He famously took to the toilet on John Major’s jet to snort heroin. But Will Self’s journeys as a younger man to Brighton were a little more sedate.

He would go for kippers on the Brighton Belle when he took the train down to visit his grandfather, Albert Henry Self.

“He commuted every day to London on the Brighton Belle eating his kippers and doing his studying, and I remember the Brighton Belle very well, when I was a kid in the 1960s and doing the same.

“I would be about seven or eight and come down for weekends.

He resided at 16 Vernon Terrace and Self used to go to that house when he was a child.

“We had the top half as a weekend flat and we’d stay there a lot. I knew Brighton fairly well in the 1960s and 1970s.”

And what was Brighton like for the young Self?

“Dead is the word that sums it up. Certainly moribund. You never could have reckoned on it being the exciting, teeming, cosmopolitan party hub it’s become. Tumbleweeds were blowing down Western Road. The most exciting establishment was Hanningtons.”

The department store was just east of what is now Churchill Square .

“I remember the first branch of Habitat we’d ever seen opening. It must have been about 1972. That was incredibly exciting. That was the shape of the future: a white, globular, wire and paper lampshade.”

Though Self is a Booker Prize-nominated author, he was not the sort of boy who kept diaries.

“I played around with writing stories and stuff like that but I’ve never been a diarist of any note at all.”

But the early Brighton memories stayed with him and found their way into his debut novel, 1993’s My Idea Of Fun, which is based on memory rather than contemporary notes, and follows sad, lonely Ian Wharton, whose life is dominated by his over-sexual mother.

Grandfather Albert, a polymath and savant, has made it into Self’s ninth novel and his first nomination for the Booker Prize, Umbrella.

He says the nomination is “slightly deranging”, in that the author is placed between being regarded as having produced something significant and lasting, and being granted the commercial power it offers.

Still, he adds, “By and large, most of the writing life consists in isolation” and “prizes come and prizes go”.

In the book, three interwoven strands are played out over 400 chapterless pages.

Audrey Dearth, a working-class girl from Fulham, born in 1890, is a munitions worker at the Woolwich Arsenal. She falls victim to the encephalitis lethargica sleeping sickness epidemic at the end of the First World War.

Maverick psychiatrist Zack Busner arrives at Friern Hospital in north London, having abandoned his RD Laing-influenced experiment in running a therapeutic community.

Realising Audrey is just one of a number of post-encephalitics scattered throughout the asylum, Busner attempts to bring them back to life.

Through Audrey’s older brother, Albert, a brilliant mathematician who ran the Woolwich Arsenal, and her younger brother, Stanley, based on Self’s great-uncle, come questions about technological revolution and illness.

“The starting point was this observation that the symptoms of encephalitis lethargic – this weird epidemic that swept Europe towards the end of the First World War – the symptoms of it seemed remarkably congruent with the impact of technology on the human body, of machines.

“The human body in the grip of this palsy, this shaking illness, seemed to be like a human being gripping a piece of mechanical equipment. I started to think in terms of a victim of the illness being a personification of the coming age of the machine.

Everything radiates out from that like some kind of shockwave.

◆ ◆ ◆ ◆ ◆

* EXERCISE 1 *
Reproduce the stretch of the Will Self article from "Audrey Dearth, a" through "back to life.".
* EXERCISE 2 *
List every character from the novel Umbrella that the Will Self article names.
* EXERCISE 3 *
Continue the Will Self article from where it stops.
The rows play no part in what follows.

* DATASET ENTRIES *
◆ ◆ ◆ ◆ ◆

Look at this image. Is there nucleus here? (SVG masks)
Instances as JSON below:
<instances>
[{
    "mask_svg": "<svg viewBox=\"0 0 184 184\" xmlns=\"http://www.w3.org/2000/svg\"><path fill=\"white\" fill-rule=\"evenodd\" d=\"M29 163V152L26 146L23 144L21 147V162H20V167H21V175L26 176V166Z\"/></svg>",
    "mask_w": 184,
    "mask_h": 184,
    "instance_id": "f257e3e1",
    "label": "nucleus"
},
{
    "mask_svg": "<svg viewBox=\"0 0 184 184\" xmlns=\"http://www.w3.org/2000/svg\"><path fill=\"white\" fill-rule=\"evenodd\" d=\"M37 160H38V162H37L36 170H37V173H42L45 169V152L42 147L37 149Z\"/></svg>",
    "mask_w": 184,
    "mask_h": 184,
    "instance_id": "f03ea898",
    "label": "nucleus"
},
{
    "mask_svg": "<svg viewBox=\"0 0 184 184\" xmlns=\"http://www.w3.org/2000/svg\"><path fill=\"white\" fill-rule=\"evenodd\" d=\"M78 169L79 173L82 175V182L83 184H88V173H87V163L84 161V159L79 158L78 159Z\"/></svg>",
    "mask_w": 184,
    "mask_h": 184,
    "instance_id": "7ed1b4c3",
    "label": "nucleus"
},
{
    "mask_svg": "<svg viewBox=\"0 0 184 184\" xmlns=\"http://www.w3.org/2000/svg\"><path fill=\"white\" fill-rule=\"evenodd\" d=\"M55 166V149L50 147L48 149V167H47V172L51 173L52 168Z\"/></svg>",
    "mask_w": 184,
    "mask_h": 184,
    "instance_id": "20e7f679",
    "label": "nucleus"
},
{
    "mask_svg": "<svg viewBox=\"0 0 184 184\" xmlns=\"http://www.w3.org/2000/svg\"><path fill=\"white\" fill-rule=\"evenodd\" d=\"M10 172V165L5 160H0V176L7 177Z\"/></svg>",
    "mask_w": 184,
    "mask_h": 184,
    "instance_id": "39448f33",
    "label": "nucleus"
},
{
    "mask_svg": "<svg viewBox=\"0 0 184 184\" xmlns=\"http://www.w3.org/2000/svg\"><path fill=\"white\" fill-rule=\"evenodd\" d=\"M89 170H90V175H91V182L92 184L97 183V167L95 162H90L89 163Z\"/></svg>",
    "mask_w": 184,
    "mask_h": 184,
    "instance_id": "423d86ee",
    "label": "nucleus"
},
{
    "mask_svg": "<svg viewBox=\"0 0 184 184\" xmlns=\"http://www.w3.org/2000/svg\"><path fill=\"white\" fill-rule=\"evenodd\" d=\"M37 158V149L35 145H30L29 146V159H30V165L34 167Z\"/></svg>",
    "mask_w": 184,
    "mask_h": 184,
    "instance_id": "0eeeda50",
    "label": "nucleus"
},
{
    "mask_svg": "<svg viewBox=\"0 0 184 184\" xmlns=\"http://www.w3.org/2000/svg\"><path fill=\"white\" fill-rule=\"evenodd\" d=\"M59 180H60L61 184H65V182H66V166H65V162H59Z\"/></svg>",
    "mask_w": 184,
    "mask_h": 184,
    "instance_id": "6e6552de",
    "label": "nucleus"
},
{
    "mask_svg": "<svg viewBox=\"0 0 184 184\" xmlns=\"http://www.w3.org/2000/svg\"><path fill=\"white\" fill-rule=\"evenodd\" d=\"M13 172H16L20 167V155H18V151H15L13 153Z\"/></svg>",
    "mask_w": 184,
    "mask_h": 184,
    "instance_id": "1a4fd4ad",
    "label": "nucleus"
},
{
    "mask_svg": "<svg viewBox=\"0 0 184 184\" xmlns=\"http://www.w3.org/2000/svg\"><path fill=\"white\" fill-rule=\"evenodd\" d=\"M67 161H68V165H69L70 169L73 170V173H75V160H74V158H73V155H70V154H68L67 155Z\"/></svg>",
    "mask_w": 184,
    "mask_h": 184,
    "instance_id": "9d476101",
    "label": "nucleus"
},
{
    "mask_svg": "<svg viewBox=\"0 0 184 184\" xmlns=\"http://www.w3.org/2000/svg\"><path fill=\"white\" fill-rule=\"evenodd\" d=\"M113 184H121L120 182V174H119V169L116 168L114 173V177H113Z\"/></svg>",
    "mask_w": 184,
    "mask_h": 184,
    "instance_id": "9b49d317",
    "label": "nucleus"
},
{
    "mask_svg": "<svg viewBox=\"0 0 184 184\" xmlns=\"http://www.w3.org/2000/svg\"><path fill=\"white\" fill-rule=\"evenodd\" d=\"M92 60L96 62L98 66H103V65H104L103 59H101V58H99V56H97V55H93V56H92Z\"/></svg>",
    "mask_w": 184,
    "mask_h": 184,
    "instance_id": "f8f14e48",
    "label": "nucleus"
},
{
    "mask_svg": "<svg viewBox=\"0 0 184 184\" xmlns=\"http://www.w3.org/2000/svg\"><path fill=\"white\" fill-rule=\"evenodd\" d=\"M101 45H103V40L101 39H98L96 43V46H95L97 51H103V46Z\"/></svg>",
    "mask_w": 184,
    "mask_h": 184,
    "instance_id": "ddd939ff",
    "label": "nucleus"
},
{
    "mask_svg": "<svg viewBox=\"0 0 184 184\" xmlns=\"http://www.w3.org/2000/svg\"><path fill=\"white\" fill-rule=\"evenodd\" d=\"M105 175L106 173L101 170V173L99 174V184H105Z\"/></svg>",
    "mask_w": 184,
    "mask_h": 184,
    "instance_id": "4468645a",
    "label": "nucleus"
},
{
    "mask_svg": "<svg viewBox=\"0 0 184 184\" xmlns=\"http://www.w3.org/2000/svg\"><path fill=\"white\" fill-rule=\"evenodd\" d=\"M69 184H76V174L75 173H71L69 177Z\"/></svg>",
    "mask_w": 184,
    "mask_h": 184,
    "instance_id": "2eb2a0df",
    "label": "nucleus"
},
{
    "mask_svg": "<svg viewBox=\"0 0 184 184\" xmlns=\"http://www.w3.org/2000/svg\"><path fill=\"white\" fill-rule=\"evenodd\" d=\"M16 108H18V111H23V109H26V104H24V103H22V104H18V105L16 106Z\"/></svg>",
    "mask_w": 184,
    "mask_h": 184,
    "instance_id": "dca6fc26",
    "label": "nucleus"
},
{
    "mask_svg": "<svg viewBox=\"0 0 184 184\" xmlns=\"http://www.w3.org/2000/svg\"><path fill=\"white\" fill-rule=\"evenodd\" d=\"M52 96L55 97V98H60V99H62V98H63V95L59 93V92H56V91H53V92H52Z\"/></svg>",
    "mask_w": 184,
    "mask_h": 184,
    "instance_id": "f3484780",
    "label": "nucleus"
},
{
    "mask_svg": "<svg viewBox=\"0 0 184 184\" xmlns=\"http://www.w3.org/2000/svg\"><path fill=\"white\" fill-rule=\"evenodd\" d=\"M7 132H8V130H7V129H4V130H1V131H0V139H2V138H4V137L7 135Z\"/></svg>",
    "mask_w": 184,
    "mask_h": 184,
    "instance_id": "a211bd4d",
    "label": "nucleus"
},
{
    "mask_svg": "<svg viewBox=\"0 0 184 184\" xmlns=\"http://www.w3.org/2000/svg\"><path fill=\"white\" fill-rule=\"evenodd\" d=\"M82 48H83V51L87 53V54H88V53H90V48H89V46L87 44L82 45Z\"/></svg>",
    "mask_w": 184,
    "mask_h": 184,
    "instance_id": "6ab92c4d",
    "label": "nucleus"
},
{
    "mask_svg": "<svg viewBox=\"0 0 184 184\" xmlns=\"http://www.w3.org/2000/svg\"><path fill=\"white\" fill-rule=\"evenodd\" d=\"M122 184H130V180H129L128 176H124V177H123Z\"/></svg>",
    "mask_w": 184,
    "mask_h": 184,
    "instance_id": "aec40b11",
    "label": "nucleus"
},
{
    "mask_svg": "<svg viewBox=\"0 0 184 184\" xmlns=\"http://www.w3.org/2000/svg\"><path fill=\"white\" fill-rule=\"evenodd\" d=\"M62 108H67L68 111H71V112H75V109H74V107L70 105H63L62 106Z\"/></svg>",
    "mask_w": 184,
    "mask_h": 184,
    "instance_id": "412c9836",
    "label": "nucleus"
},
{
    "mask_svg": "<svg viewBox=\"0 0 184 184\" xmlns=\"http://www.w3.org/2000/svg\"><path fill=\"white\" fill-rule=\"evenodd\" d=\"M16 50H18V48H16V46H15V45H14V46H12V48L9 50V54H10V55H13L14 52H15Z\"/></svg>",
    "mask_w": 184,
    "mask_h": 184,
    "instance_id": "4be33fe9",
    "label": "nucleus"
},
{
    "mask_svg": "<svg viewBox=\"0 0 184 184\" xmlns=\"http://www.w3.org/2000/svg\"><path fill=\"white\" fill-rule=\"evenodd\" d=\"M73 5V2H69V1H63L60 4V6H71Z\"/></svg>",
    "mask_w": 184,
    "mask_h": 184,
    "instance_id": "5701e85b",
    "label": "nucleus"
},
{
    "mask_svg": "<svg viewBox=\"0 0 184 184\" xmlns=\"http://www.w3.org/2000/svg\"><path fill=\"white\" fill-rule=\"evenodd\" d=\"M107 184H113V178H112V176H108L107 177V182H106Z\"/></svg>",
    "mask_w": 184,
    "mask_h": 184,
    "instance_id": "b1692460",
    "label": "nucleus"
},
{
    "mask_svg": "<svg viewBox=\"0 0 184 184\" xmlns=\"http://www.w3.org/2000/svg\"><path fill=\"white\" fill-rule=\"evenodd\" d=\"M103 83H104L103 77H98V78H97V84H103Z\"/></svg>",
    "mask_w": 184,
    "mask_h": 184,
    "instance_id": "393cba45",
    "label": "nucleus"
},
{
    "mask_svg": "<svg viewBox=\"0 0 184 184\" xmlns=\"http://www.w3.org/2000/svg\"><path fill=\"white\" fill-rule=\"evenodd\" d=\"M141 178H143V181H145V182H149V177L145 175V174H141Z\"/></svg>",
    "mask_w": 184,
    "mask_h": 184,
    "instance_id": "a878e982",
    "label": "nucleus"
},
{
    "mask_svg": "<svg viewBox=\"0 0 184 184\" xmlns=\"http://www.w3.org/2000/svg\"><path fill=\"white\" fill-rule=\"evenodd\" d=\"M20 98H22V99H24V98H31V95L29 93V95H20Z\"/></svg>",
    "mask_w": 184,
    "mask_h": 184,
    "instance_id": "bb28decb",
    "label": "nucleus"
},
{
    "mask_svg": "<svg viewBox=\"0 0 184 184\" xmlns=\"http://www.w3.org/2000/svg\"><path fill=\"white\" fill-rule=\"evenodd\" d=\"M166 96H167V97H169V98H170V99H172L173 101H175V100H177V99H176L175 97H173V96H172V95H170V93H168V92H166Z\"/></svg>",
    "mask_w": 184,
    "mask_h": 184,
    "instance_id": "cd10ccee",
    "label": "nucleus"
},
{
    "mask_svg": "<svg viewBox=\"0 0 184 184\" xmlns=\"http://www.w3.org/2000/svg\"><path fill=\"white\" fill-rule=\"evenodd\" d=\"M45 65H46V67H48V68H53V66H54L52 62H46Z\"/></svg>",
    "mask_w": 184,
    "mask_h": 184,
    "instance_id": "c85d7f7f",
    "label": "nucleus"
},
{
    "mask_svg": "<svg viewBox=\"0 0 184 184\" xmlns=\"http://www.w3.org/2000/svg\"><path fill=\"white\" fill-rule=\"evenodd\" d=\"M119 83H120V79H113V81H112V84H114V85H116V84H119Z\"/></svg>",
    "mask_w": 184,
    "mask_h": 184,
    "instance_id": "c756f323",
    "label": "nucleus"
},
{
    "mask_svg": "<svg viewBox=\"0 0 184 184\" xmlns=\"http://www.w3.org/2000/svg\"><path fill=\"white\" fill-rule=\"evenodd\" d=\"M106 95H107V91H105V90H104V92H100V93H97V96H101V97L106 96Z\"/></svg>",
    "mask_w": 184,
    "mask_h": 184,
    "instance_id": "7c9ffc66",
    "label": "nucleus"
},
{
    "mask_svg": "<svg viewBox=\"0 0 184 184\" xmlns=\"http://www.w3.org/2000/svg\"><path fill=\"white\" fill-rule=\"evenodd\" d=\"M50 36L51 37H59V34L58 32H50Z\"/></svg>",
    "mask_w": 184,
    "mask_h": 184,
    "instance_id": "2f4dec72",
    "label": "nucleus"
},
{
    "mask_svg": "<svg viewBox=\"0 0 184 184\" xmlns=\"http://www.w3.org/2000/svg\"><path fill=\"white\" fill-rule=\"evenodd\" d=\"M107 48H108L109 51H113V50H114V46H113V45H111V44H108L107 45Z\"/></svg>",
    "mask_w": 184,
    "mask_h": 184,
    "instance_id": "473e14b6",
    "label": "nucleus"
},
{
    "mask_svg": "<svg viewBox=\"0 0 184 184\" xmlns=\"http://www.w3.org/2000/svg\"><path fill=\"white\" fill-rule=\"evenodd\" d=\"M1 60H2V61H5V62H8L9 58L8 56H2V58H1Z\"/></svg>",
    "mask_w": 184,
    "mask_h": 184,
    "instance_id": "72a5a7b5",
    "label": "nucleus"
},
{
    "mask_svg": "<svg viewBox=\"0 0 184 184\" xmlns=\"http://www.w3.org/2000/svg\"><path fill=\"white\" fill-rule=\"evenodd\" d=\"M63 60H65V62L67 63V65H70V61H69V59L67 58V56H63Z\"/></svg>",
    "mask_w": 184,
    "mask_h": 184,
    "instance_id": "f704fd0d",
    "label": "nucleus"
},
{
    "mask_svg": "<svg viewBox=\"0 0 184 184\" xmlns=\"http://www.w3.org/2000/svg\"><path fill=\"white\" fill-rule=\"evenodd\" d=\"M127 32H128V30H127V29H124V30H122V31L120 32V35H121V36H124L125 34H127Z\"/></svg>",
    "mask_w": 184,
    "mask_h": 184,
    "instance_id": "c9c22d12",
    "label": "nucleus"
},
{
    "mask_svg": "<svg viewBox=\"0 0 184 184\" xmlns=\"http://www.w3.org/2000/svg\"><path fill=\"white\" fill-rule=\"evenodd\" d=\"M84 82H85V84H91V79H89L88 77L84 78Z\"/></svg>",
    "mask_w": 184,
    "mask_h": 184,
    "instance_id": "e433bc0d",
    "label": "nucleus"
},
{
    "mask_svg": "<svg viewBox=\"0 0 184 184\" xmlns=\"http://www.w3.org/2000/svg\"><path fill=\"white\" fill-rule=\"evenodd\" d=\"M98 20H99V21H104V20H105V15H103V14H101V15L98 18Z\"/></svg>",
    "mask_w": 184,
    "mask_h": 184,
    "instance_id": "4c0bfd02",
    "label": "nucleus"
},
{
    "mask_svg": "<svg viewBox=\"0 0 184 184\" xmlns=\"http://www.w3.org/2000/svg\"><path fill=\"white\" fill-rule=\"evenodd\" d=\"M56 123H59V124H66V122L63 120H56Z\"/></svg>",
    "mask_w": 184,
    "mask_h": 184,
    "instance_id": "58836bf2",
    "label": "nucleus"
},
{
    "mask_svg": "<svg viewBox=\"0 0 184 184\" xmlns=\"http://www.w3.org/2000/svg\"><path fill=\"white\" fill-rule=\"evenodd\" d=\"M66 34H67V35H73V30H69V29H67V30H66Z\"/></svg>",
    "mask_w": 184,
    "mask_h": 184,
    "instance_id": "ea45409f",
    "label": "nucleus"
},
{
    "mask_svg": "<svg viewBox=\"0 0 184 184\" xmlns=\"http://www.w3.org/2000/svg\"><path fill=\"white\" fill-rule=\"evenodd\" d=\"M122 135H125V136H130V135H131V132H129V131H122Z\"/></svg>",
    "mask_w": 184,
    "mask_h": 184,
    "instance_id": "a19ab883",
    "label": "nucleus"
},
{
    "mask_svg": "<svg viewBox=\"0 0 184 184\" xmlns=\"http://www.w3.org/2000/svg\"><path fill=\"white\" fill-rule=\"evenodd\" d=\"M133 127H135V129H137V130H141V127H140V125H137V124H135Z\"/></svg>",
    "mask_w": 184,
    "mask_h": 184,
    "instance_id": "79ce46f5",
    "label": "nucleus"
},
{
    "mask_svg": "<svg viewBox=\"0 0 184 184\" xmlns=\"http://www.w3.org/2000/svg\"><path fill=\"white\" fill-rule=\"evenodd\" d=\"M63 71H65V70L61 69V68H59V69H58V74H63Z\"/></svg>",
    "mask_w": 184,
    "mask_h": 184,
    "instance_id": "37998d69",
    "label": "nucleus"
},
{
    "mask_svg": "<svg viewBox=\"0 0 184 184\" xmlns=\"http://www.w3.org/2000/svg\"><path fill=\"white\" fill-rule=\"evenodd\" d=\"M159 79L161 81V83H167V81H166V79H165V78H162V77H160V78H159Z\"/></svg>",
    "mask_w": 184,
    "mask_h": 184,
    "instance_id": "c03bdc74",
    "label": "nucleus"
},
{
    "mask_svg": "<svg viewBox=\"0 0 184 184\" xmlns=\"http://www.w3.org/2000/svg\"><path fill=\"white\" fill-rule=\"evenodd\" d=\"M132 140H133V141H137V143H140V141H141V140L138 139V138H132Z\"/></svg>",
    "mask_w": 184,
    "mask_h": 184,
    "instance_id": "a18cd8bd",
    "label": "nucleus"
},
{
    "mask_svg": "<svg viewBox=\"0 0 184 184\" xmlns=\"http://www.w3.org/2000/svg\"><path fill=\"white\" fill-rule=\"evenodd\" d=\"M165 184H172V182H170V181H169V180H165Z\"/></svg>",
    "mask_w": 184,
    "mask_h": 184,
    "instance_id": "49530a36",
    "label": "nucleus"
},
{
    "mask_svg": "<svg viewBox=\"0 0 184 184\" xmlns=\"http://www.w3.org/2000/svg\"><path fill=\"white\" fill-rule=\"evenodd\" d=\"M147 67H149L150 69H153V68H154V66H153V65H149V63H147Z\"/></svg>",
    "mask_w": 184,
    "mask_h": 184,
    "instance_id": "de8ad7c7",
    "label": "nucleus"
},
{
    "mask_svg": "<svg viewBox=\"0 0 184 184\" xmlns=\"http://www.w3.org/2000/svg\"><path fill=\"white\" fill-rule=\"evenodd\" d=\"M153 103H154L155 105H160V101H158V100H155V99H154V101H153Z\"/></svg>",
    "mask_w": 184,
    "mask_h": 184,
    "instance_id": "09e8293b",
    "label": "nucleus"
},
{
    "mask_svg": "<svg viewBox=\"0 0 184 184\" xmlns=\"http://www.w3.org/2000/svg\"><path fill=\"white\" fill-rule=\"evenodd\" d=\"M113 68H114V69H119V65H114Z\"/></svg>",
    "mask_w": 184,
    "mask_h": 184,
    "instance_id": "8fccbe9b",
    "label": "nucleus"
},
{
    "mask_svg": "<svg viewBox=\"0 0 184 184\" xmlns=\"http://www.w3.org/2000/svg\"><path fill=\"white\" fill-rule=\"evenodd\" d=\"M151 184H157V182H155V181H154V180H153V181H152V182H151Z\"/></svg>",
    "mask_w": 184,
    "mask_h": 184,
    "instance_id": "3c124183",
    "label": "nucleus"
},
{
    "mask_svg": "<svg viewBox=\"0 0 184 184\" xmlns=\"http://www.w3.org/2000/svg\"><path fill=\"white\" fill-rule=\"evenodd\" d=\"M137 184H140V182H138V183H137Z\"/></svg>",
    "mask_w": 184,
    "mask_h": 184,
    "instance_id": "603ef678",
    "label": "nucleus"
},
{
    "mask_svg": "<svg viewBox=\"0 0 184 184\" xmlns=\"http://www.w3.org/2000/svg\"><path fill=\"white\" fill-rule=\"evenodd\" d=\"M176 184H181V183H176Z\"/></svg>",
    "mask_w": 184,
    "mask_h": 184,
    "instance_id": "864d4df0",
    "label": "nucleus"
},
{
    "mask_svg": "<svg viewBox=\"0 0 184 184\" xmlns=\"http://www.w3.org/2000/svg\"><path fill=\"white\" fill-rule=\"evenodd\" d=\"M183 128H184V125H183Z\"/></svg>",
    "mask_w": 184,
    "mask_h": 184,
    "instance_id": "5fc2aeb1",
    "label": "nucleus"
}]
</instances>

◆ ◆ ◆ ◆ ◆

* TASK RESPONSE 1 *
Audrey Dearth, a working-class girl from Fulham, born in 1890, is a munitions worker at the Woolwich Arsenal. She falls victim to the encephalitis lethargica sleeping sickness epidemic at the end of the First World War.

Maverick psychiatrist Zack Busner arrives at Friern Hospital in north London, having abandoned his RD Laing-influenced experiment in running a therapeutic community.

Realising Audrey is just one of a number of post-encephalitics scattered throughout the asylum, Busner attempts to bring them back to life.

* TASK RESPONSE 2 *
Audrey Dearth, Zack Busner, Albert, Stanley

* TASK RESPONSE 3 *
It chimes with the title, Umbrella.

“It is in there symbolically. You can think of the text as having this visual analogue.

“I also thought the umbrella as an example of technology was a curiously straddling artefact. It was something that has been around for a long time, but then it became a mass-produced item around the turn of the 19th century, manufactured in bulk, and it became much cheaper.

“Yet it always had this strange character of being at once an indispensible artefact and a highly forgettable one, which is summed up in the epigraph from Joyce: ‘A brother is as easily forgotten as an umbrella.’”

He adds there is also a kind of pattern to the text formed by the mechanical action of opening an umbrella and the sense of an umbrella being blown backwards by a wind of events.

He was interested in the impact of modernity, especially from a London/ Brighton perspective. He set the story in early 20th-century London, with its deep-level electric tube system, instant stock market quotations by telegraph from Wall Street and the Paris Bourse, and electric light – all the pertinences of the modern city as we understand it.

“And the enormous psychological watershed of the First World War, which itself is an astonishing technological feat. The Western Front was a 300-mile long production line of mechanised death.”

Self, who started injecting heroin at 17, was sent to see a shrink by his mother, a Jewish American who worked as a publisher’s assistant, when she discovered his lifestyle.

He says had he never visited a psychiatrist, he probably would not have written so frequently of their practices.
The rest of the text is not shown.